Gądecki zauważył, że pojednanie jest procesem. - Nie jest to sprawa jednego dnia, jednej deklaracji, jednej obecności. To coś bardzo mozolnego, co najpierw przebija się przez poszczególne osoby, a potem przechodzi na cały naród - oświadczył.
Arcybiskup zwrócił uwagę, że wcześniej konieczna jest praca historyków i edukacja obu narodów. - Wschodnia Ukraina niekoniecznie rozumie, o co tutaj chodzi, ponieważ ani nie zna tej tragedii, ani w niej nie partycypowała. Także pewne części zachodniej Ukrainy, które były zasiedlone przez polską ludność, niekoniecznie są świadome tego, co tutaj, w tych trzech województwach się dokonało - zaznaczył.
Dera: to spotkanie było wcześniej zaplanowane
- To spotkanie było wcześniej zaplanowane. To spotkanie jest finałem tego, co się w ostatnim czasie dzieje w relacjach ukraińsko-polskich dotyczących Wołynia. Mamy 80. rocznicę tych strasznych wydarzeń i chodziło o to, żeby to już nigdy więcej Polaków i Ukraińców nie dzieliło, tylko stanąć w prawdzie, powiedzieć, co to było, jak było, uczcić, upamiętnić - mówił w "Kawie na ławę" prezydencki minister Andrzej Dera.
Dodał, że jest to proces. - To początek drogi, która powinna być przez lata, żeby to wydarzenie nie dzieliło więcej Polaków i Ukraińców - powiedział.
Rzeź na Wołyniu
80 lat temu, 11 i 12 lipca 1943 r. Ukraińska Powstańcza Armia dokonała skoordynowanego ataku na ok. 150 miejscowości zamieszkanych przez Polaków w powiatach włodzimierskim, horochowskim, kowelskim i łuckim dawnego województwa wołyńskiego. Wykorzystano fakt gromadzenia się w niedzielę 11 lipca ludzi w kościołach. "Krwawa niedziela" jest uważana za szczytowy moment ludobójstwa dokonywanego przez ukraińskich nacjonalistów na Polakach na Wołyniu i w Galicji Wschodniej w latach 1943-1945. W wyniku ludobójczych działań na Wołyniu zginęło ok. 100 tys. Polaków.

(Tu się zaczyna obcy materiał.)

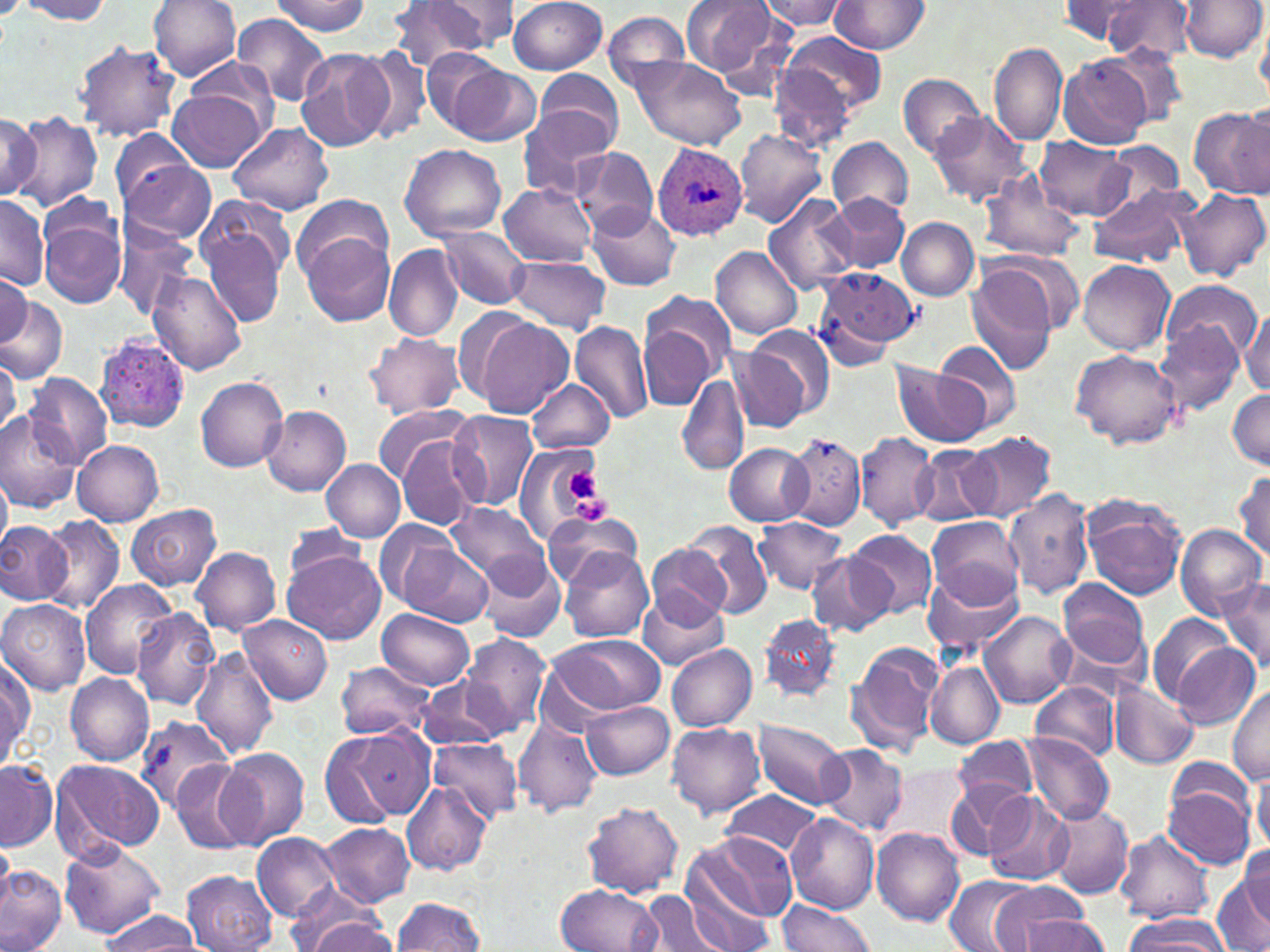
Summary:
  - Coordinate format: approximate bounding boxes as (x1,y1)-(x2,y2) corner pairs in pixels
  - Platelet locations: (564,467)-(612,524)
  - Plasmodium ovale-infected red blood cell locations: (652,143)-(749,240)
  - Uninfected red blood cell locations: (148,0)-(242,81), (272,0)-(372,36), (508,0)-(608,75), (681,0)-(780,79), (830,0)-(929,54), (1103,0)-(1195,64), (1179,0)-(1265,63), (18,1)-(116,25), (757,1)-(850,30), (1055,1)-(1151,47), (386,2)-(494,75), (428,2)-(520,52), (601,9)-(692,94), (233,13)-(330,106), (1256,17)-(1270,102), (257,26)-(366,129), (779,31)-(886,118), (74,41)-(182,143), (989,43)-(1068,148), (1100,43)-(1190,129), (353,45)-(434,146), (295,47)-(391,152), (417,47)-(507,133), (183,56)-(280,133), (632,56)-(747,150), (1059,56)-(1151,149), (439,60)-(539,145), (769,61)-(860,152), (535,69)-(624,151), (898,73)-(984,160), (168,89)-(268,172), (1236,101)-(1268,193), (521,106)-(618,199), (1189,106)-(1270,197), (929,110)-(1032,209), (7,111)-(103,213), (0,113)-(40,199), (229,122)-(334,215), (107,128)-(201,211), (735,128)-(828,227), (828,136)-(913,220), (1037,137)-(1134,222), (1102,142)-(1185,213), (398,143)-(508,240), (570,147)-(658,234), (117,158)-(217,245), (978,174)-(1086,264), (498,183)-(598,267), (1176,186)-(1269,282), (1089,187)-(1196,268), (763,193)-(860,296), (0,194)-(51,291), (293,194)-(393,274), (828,194)-(909,273), (587,204)-(680,291), (196,206)-(293,331), (39,212)-(126,310), (897,218)-(978,301), (111,224)-(199,321), (437,225)-(532,309), (300,231)-(395,327), (383,242)-(464,342), (712,246)-(804,339), (982,252)-(1082,339), (508,255)-(611,334), (1077,260)-(1175,355), (813,266)-(921,361), (966,266)-(1056,375), (147,270)-(247,375), (0,273)-(31,346), (1159,279)-(1262,364), (642,290)-(737,385), (0,296)-(67,383), (1241,307)-(1270,399), (468,313)-(574,418), (640,319)-(718,411), (1153,319)-(1245,416), (569,322)-(654,424), (364,331)-(462,418), (727,332)-(825,433), (94,336)-(189,434), (936,340)-(1022,431), (1071,349)-(1181,449), (892,363)-(989,448), (26,373)-(114,469), (676,373)-(748,474), (197,376)-(289,472), (528,380)-(613,453), (1228,388)-(1270,469), (372,405)-(469,484), (262,406)-(351,496), (0,411)-(81,512), (446,411)-(538,512), (963,431)-(1058,521), (855,432)-(940,533), (395,433)-(484,532), (785,434)-(867,529), (73,440)-(164,526), (725,443)-(814,526), (910,444)-(998,526), (515,445)-(612,543), (321,459)-(405,542), (1232,469)-(1270,566), (0,470)-(11,560), (1005,488)-(1095,600), (1079,496)-(1188,600), (447,503)-(551,589), (126,504)-(221,591), (541,512)-(644,588), (40,514)-(125,615), (927,515)-(1024,608), (753,516)-(849,594), (375,519)-(465,614), (0,520)-(72,606), (685,520)-(772,619), (282,522)-(373,593), (1176,525)-(1266,618), (846,529)-(938,619), (646,545)-(733,626), (399,546)-(495,629), (190,547)-(281,635), (559,548)-(656,642), (283,550)-(385,643), (806,552)-(892,636), (476,554)-(566,643), (922,566)-(1026,657), (1057,577)-(1151,675), (1218,578)-(1270,676), (80,579)-(179,678), (636,594)-(731,671), (0,598)-(91,693), (129,609)-(221,709), (378,609)-(476,690), (981,610)-(1076,709), (758,613)-(842,705), (1147,614)-(1236,705), (237,615)-(332,704), (458,632)-(552,736), (540,634)-(666,720), (844,641)-(944,757), (1167,641)-(1260,729), (666,642)-(757,732), (192,648)-(276,760), (0,650)-(34,766), (925,661)-(1004,748), (333,662)-(436,739), (64,672)-(154,766), (416,678)-(508,751), (1029,680)-(1122,764), (1110,681)-(1198,770), (1229,687)-(1270,784), (581,700)-(675,779), (134,714)-(235,813), (513,715)-(604,818), (753,721)-(852,809), (667,723)-(767,816), (318,725)-(430,829), (516,730)-(629,871), (1022,731)-(1115,826), (430,736)-(524,823), (953,736)-(1039,806), (818,744)-(909,835), (218,749)-(310,849), (51,758)-(164,859), (171,758)-(253,854), (0,760)-(57,851), (880,761)-(971,848), (1251,768)-(1270,853), (1163,770)-(1259,873), (947,778)-(1031,859), (402,780)-(492,876), (719,791)-(824,861), (983,792)-(1074,886), (581,800)-(683,898), (1045,804)-(1133,899), (786,814)-(880,915), (319,823)-(415,907), (872,829)-(963,927), (686,830)-(792,926), (1115,830)-(1213,923), (253,832)-(342,920), (0,835)-(16,916), (61,842)-(165,939), (1236,843)-(1270,927), (0,865)-(65,952), (182,870)-(278,952), (680,874)-(774,952), (1214,874)-(1270,952), (947,875)-(1034,952), (988,882)-(1090,952), (554,883)-(664,951), (637,891)-(729,952), (392,896)-(486,951), (777,900)-(876,952), (292,907)-(397,952), (96,909)-(203,950), (1123,912)-(1232,951), (1012,915)-(1109,952)
  - Slide-level diagnosis: Plasmodium ovale
  - Field of view: single
  - Image size: 1270×952 pixels
  - Magnification: 1000x
  - Preparation: thin blood film
  - Modality: optical microscopy
  - Stain: May-Grünwald-Giemsa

Sprawcami ludobójstwa - rzezi wołyńskiej byli członkowie Organizacji Ukraińskich Nacjonalistów-B (frakcja Bandery), podporządkowana jej Ukraińska Powstańcza Armia oraz zachęcona przez nich ludność ukraińska, stanowiąca sąsiadów Polaków, często związanych z nimi więzami krwi. Bezpośrednią odpowiedzialność za wydanie zbrodniczego rozkazu ponosi główny dowódca UPA Roman Szuchewycz. OUN-UPA nazywała swoje działania "antypolską akcją", zmierzającą do uczynienia z Ukrainy obszaru zamieszkałego wyłącznie przez Ukraińców.